NerdGlow’s Netflix Recommendations Pt. 7

Arrow

Walking Dead – Season 4

From Jackson Lewis

Compared to the rest of the series up to this point, season four of The Walking Dead is largely disappointing. The first five episodes are clearly filler, and many episodes afterwards serve little purpose other than exposition or portraits of characters that the audience has little reason to care about.

On top of it all, the special effects in this season seem markedly worse than they were in the past. Every blood spatter, crowd shot and large scale demolition shot are so obviously computer generated it hurts. Most of the acting is still spot on, but Chandler Riggs, the actor who plays Carl, has outgrown the natural talent many child actors miraculously posses. He has to rely on his own technique now, and watching him adjust ranges from encouraging to painful.

At this point, the plot of the show has taken a clear path away from the plot of the comic book series it is based off of, and most of the good moments in this season are those taken from or closely resembling the original work.
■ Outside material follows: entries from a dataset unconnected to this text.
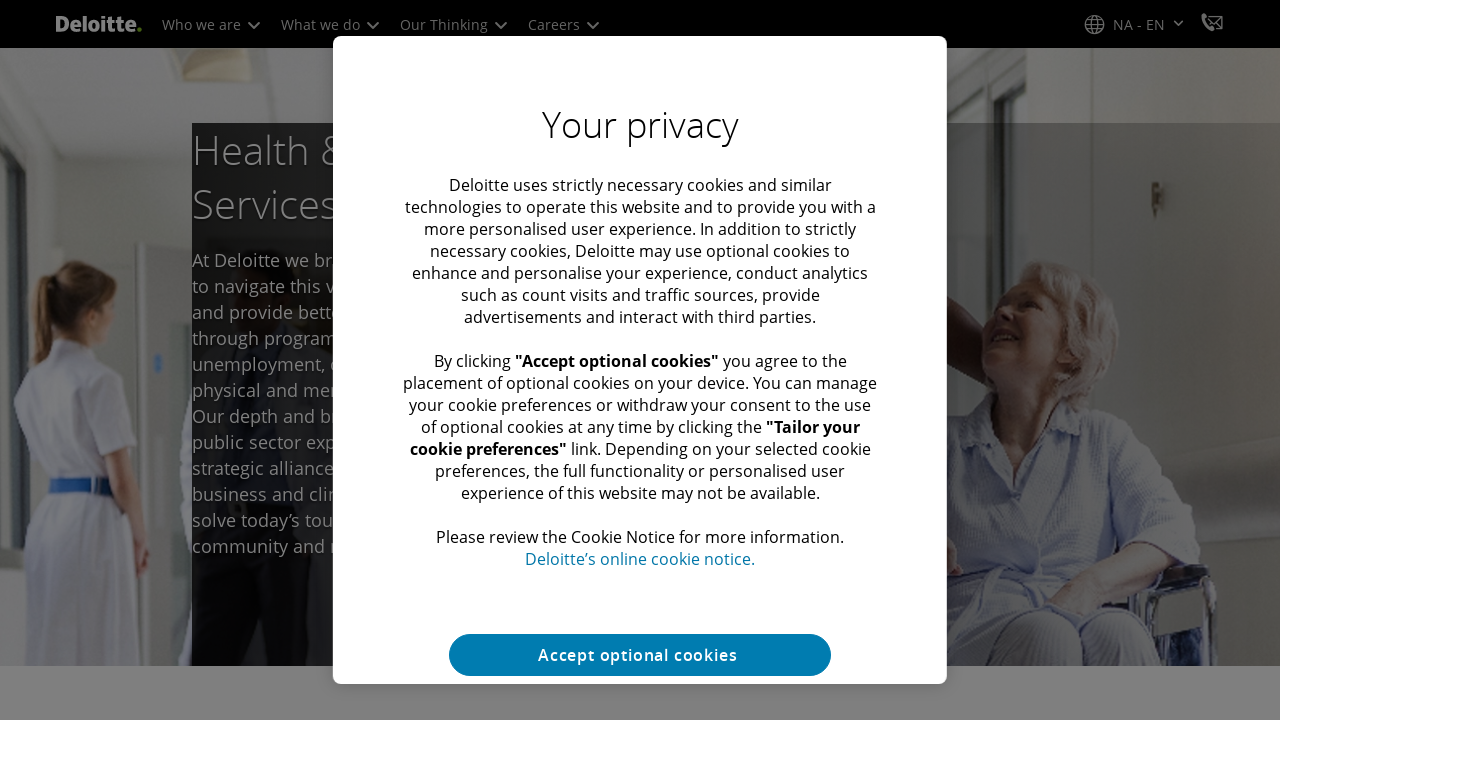

--- FILE ---
content_type: text/javascript;charset=UTF-8
request_url: https://media.deloitte.com/is/image/deloitte/gx-defense-security-justice-govt-trends-700x700?fmt=webp&fit=stretch,1&req=set,json&id=264436367&handler=s7RIJSONResponse
body_size: -110
content:
/*jsonp*/s7RIJSONResponse({"set":{"pv":"1.0","type":"img","n":"deloitte/gx-defense-security-justice-govt-trends-700x700","item":{"i":{"n":"deloitte/gx-defense-security-justice-govt-trends-700x700"},"dx":"700","dy":"700","iv":"-4Iq20"}}},"264436367");

--- FILE ---
content_type: text/javascript;charset=UTF-8
request_url: https://media.deloitte.com/is/image/deloitte/investing-health-equity-story-700-700?fmt=webp&fit=stretch,1&req=set,json&id=369440685&handler=s7RIJSONResponse
body_size: -112
content:
/*jsonp*/s7RIJSONResponse({"set":{"pv":"1.0","type":"img","n":"deloitte/investing-health-equity-story-700-700","item":{"i":{"n":"deloitte/investing-health-equity-story-700-700"},"dx":"700","dy":"700","iv":"mOkqL0"}}},"369440685");

--- FILE ---
content_type: text/javascript;charset=UTF-8
request_url: https://media.deloitte.com/is/image/deloitte/transforming-social-care-story-700-700?fmt=webp&fit=stretch,1&req=set,json&id=273171651&handler=s7RIJSONResponse
body_size: -113
content:
/*jsonp*/s7RIJSONResponse({"set":{"pv":"1.0","type":"img","n":"deloitte/transforming-social-care-story-700-700","item":{"i":{"n":"deloitte/transforming-social-care-story-700-700"},"dx":"700","dy":"700","iv":"wZjqt0"}}},"273171651");

--- FILE ---
content_type: text/javascript;charset=UTF-8
request_url: https://media.deloitte.com/is/image/deloitte/future-public-health-story-700-700?fmt=webp&fit=stretch,1&req=set,json&id=1376113375&handler=s7RIJSONResponse
body_size: -115
content:
/*jsonp*/s7RIJSONResponse({"set":{"pv":"1.0","type":"img","n":"deloitte/future-public-health-story-700-700","item":{"i":{"n":"deloitte/future-public-health-story-700-700"},"dx":"700","dy":"700","iv":"bQFq12"}}},"1376113375");

--- FILE ---
content_type: text/javascript;charset=UTF-8
request_url: https://media.deloitte.com/is/image/deloitte/vaccine-cyber-risk-story-700-700?fmt=webp&fit=stretch,1&req=set,json&id=-1531187452&handler=s7RIJSONResponse
body_size: -116
content:
/*jsonp*/s7RIJSONResponse({"set":{"pv":"1.0","type":"img","n":"deloitte/vaccine-cyber-risk-story-700-700","item":{"i":{"n":"deloitte/vaccine-cyber-risk-story-700-700"},"dx":"700","dy":"700","iv":"cQjqZ2"}}},"-1531187452");

--- FILE ---
content_type: text/javascript;charset=UTF-8
request_url: https://media.deloitte.com/is/image/deloitte/social-safety-net-story-700-700?fmt=webp&fit=stretch,1&req=set,json&id=-1170451687&handler=s7RIJSONResponse
body_size: -118
content:
/*jsonp*/s7RIJSONResponse({"set":{"pv":"1.0","type":"img","n":"deloitte/social-safety-net-story-700-700","item":{"i":{"n":"deloitte/social-safety-net-story-700-700"},"dx":"700","dy":"700","iv":"G08qg3"}}},"-1170451687");

--- FILE ---
content_type: text/javascript;charset=UTF-8
request_url: https://media.deloitte.com/is/image/deloitte/gx-global-healthcare-outlook-story-700-700?fmt=webp&fit=stretch,1&req=set,json&id=-1777499132&handler=s7RIJSONResponse
body_size: -107
content:
/*jsonp*/s7RIJSONResponse({"set":{"pv":"1.0","type":"img","n":"deloitte/gx-global-healthcare-outlook-story-700-700","item":{"i":{"n":"deloitte/gx-global-healthcare-outlook-story-700-700"},"dx":"700","dy":"700","iv":"MuAqJ3"}}},"-1777499132");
Hopefully season five is more true to the comic and more engaging.

Arrow – Season 2

From Dale Price

While season 3 and new spin-off The Flash are both a few episodes deep at this point, Netflix’s recent addition of the second season of Arrow gives us latecomers a chance to catch up.
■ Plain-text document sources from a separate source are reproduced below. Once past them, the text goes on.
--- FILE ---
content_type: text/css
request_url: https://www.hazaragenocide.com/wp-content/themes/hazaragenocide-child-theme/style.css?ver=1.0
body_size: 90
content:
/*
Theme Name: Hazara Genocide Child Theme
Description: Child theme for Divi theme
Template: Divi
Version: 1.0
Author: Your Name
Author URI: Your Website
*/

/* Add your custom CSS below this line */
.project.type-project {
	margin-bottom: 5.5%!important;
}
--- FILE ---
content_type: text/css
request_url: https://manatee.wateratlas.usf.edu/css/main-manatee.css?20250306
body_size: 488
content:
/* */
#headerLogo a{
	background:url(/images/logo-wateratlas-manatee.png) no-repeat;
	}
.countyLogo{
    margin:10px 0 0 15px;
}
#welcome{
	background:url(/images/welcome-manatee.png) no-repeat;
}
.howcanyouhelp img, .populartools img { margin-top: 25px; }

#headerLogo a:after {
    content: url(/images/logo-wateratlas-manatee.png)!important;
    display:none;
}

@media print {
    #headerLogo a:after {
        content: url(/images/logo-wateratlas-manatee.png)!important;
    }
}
Green Arrow/Oliver Queen’s back story and rogues gallery will be very familiar to Bat-fans: a billionaire playboy by day, vigilante by night; who comes into contact with Ra’s Al Ghul’s League Of Assassins, Deathstroke (season two’s chief antagonist), The Suicide Squad, Huntress, Black Canary, Merlyn and many others.

As with Nolan’s Dark Knight, Arrow‘s take on Oliver Queen veers towards realism rather than comic pop. Recasting Stephen Amell as Oliver instead of reusing Smallville’s Justin Hartley brings a little more quiet brooding to the role. His team – Emily Bett Rickards as hacker Felicity Smoaks and David Ramsay as bodyguard John Diggle – both bring comic relief and ground him as a person, giving less of a lone warrior vibe than Batman or Superman’s recent incarnations.

Despite the dizzying number of characters and the time-hopping story arcs, the show is easy to follow and well worth a weekend marathon. Pacing in season two is improved over the first, and the characters show logical growth: most notably in the tensions created by Oliver’s new no-kill policy.